*Materiale da elaborare*

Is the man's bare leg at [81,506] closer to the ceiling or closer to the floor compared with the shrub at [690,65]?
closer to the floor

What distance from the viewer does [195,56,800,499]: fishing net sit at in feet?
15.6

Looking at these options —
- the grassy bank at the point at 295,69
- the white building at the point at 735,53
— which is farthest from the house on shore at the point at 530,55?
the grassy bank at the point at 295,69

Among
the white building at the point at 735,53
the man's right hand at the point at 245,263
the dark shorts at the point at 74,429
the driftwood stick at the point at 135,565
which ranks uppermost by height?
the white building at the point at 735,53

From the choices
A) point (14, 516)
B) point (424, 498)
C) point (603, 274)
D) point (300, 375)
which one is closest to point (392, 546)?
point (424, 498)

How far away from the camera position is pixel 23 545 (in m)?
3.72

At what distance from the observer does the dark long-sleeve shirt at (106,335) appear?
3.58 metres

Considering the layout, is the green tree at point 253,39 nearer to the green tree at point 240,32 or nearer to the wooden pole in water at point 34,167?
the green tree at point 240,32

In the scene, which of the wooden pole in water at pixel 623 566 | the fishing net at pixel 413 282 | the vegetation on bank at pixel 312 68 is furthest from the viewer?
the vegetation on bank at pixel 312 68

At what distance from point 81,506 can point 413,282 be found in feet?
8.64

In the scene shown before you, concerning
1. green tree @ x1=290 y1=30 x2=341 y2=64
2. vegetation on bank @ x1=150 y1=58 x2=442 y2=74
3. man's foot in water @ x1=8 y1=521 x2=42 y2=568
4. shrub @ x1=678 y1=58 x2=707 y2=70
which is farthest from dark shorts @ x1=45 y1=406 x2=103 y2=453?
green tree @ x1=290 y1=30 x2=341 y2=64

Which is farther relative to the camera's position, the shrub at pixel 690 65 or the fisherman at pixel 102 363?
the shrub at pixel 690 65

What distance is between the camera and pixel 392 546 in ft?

*Obiettivo*
Trascrivi identico il tratto di righe che va da quella contenente "Which is farther" fino all'ultima delle righe, entrambe comprese.

*Soluzione*
Which is farther relative to the camera's position, the shrub at pixel 690 65 or the fisherman at pixel 102 363?
the shrub at pixel 690 65

What distance is between the camera and pixel 392 546 in ft?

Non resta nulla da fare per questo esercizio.